Quote word for word the stretch from the line containing "Looking at this" through the end of the items below, both ends included.

--- start of Material provided ---

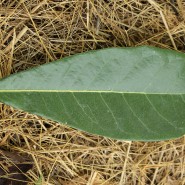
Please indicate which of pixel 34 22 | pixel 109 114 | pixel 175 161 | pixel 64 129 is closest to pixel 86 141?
pixel 64 129

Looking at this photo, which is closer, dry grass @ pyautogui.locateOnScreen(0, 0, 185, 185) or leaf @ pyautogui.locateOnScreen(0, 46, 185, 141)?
leaf @ pyautogui.locateOnScreen(0, 46, 185, 141)

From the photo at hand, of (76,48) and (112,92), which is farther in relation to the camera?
(76,48)

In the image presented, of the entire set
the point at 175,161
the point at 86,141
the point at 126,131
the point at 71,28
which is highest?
the point at 71,28

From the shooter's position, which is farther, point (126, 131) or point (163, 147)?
point (163, 147)

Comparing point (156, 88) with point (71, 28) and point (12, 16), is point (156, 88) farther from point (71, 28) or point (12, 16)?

--- end of Material provided ---

_The answer_
Looking at this photo, which is closer, dry grass @ pyautogui.locateOnScreen(0, 0, 185, 185) or leaf @ pyautogui.locateOnScreen(0, 46, 185, 141)?
leaf @ pyautogui.locateOnScreen(0, 46, 185, 141)

From the photo at hand, of (76,48) and (112,92), which is farther in relation to the camera?
(76,48)

In the image presented, of the entire set
the point at 175,161
the point at 86,141
the point at 126,131
the point at 71,28
which is highest?
the point at 71,28

From the shooter's position, which is farther, point (126, 131) or point (163, 147)?
point (163, 147)

Comparing point (156, 88) with point (71, 28) and point (12, 16), is point (156, 88) farther from point (71, 28) or point (12, 16)?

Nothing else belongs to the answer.